Claudio Giuliani: C’è la fila questo mese per farsi nominare in questa sezione. Inizio dai piani alti della classica e riprendo dal discorso Isner, indicando Kei Nishikori come delusione fra i top 10. Isner lo batte in giornata di grazia, sicuramente, ma un tennista che aspiri a vincere un titolo dello Slam (o a stare nei piani altissimi della classifica con stabilità) non può subire inerme un match del genere. A quei livelli bisogna avere sempre un piano “B” e Kei, onestamente, ne sembra sprovvisto. Poi: è un habitué della zona “Colpo del mese” ma lo ritroviamo spesso anche in questo angolo di rubrica: è Grigor Dimitrov e noi in attesa della sua esplosione ci siamo seduti sul divano a leggere Guerra e Pace di Tolstoj e a sorseggiare una Menabrea. Perde da Robredo in California e da Isner a Miami e più finiscono i tornei più mi convinco che Panatta avesse ragione sul tema coach-Rasheed in Australia. Fai con calma Grigor, noi aspettiamo.

METALLURGICO DEL MESE
Claudio Giuliani: A marzo va in scena uno dei classici della sezione metallurgici: Ferrer contro Simon. Quello che penso su Simon, uno dei giocatori della mia fanta-scuderia, è chiaro. Solamente che Ferrer ha qualcosa più di Simon dal punto di vista delle soluzioni, e poi quest’anno è “on a killing spree”. Vittoria quindi meritata e niente da eccepire.
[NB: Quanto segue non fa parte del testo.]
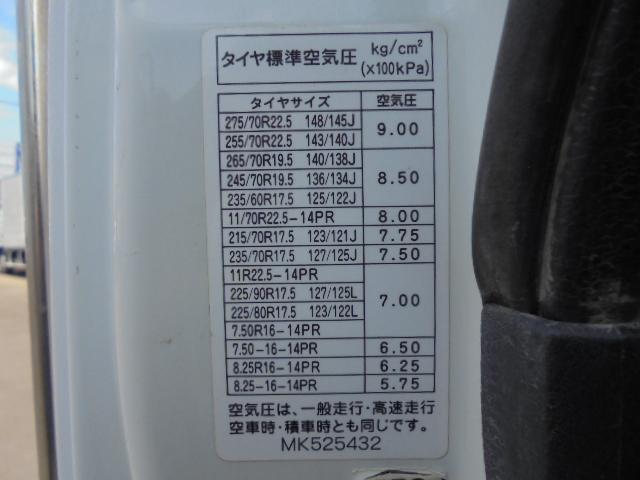 三菱ふそう ファイター ダンプ 3.35t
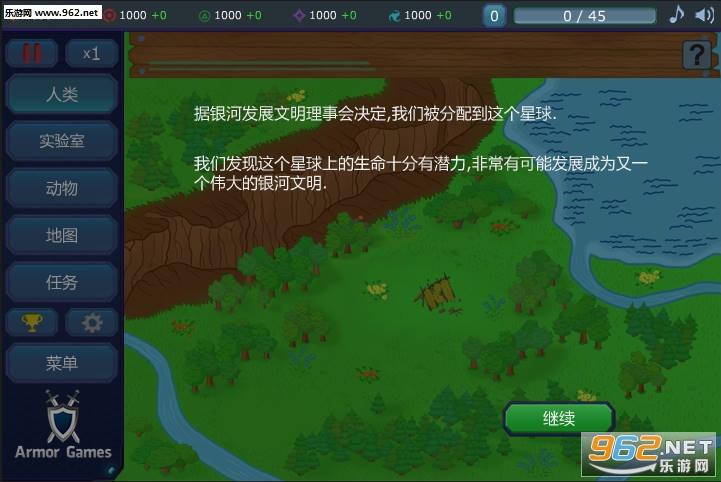 进化计划中文版截图0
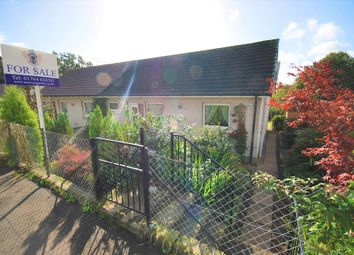 Thumbnail 2 bedroom bungalow for sale in Graham Terrace, Gilmerton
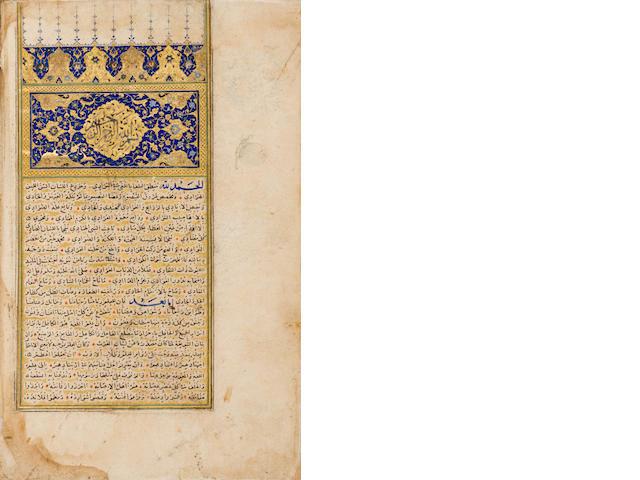 Arabic MS. Al-Firuzabadi Al-Quamus Al-Muhit Wa Al-Quabas Al-Wasit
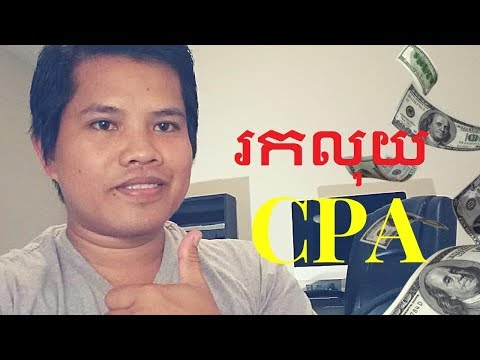 តើអ្វី ជា CPA ? Make Money By Using CPA Free learning
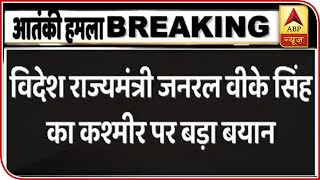 Watch the latest news of the day in Namaste Bharat - ABPNEWSTV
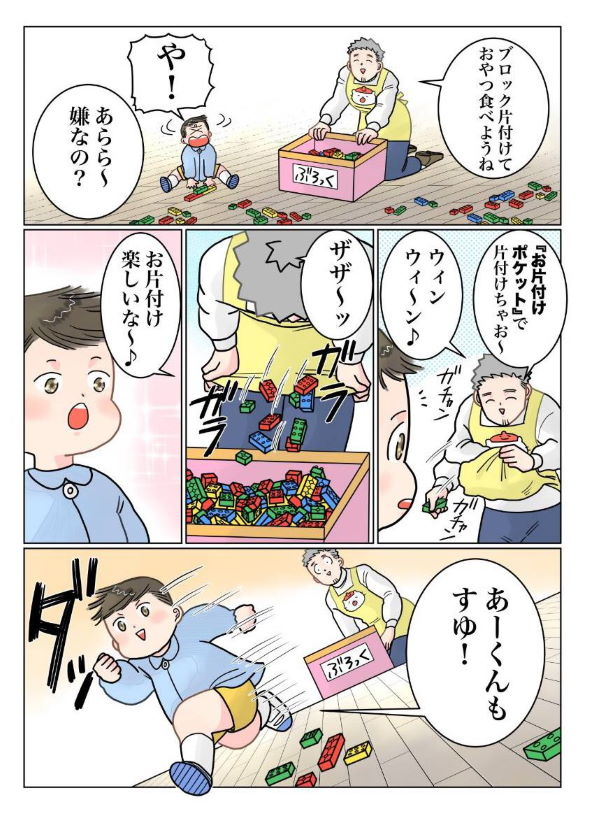 保育園 元保育士 でこぽん五郎 漫画 twitter バスシューズ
C’è poi il solito Robredo, che perde da Raonic a Indian Wells e da Dolgopolov a Miami. Alla fine della fiera il migliore del mese in questa categoria è proprio Ferrer, arresosi a Djokovic per 7-5 7-5 in Florida dopo aver perso da Tomic a Indian Wells: ci può stare, due sconfitte contro due signor giocatori.

PARTITO DELLA NAZIONE
Claudio Giuliani: Se non ti va di giocare, trovare Mannarino dall’altra parte della rete è come consegnarsi al boia con le mani legate.  Fognini perde contro il francese velocemente a Indian Wells e poi al torneo successivo esce per mano di Sock, americano in ottimo momento di forma. Però è sempre Sock. Ma quando Fabio a favor di telecamera esclama “dai che domani si torna a casa” mi è venuta in mente l’ultima notte del servizio militare, quando esclamai quelle esatte parole.  Io non le avrei dette su un campo da tennis, però. Seppi si è consegnato a Federer nel match meno importante dei loro due ultimi giocati e Bolelli poteva sicuramente fare meglio in questi tornei (con Raonic no, ma con Troicki decisamente sì), ammesso che continui a desiderare velleità da grande giocatore. In soldoni: non un gran mese per il tennis italiano questo marzo.

NADALOMETRO
Il termometro della condizione di Rafael Nadal ha conosciuto il valore massimo a Indian Wells e quello minimo qualche giorno dopo, a Miami. In California si è visto il Nadal migliore dell’anno, e paradossalmente lo spagnolo si è fatto battere da Raonic (un signor Raonic) in un match che aveva praticamente vinto. Era un buon Nadal e i suoi tifosi hanno riempito il cuore di speranza in quell’occasione, soprattutto in vista della stagione su terra battuta. Una settimana dopo però queste speranze sono svanite. Contro Verdasco, un tennista-amico che si è sempre fatto da parte quando c’era da competere contro il maiorchino, Nadal ha perso giocando in maniera dimessa. Rafael ha giocato almeno tre, quattro metri dietro la linea di fondo campo, ha steccato una palla su quattro di diritto e è sembrato insicuro e  demoralizzato in parecchie occasioni. L’ha detto anche in conferenza stampa dopo la partita, aprendo uno scenario preoccupante per il futuro prossimo. Intanto, ha fatto un altro banana-shot.


VETERANO DEL MESE
Gli anni passano per tutti, è vero, ma Novak Djokovic c’è rimasto parecchio male quando l’hanno chiamato “un veterano”. Poi si è ripreso, eh.

SUONERIA DEL MESE
Nelle sale stampa dei tornei ne rideranno fino a fine anno. Il sorriso sardonico di Murray è la chicca.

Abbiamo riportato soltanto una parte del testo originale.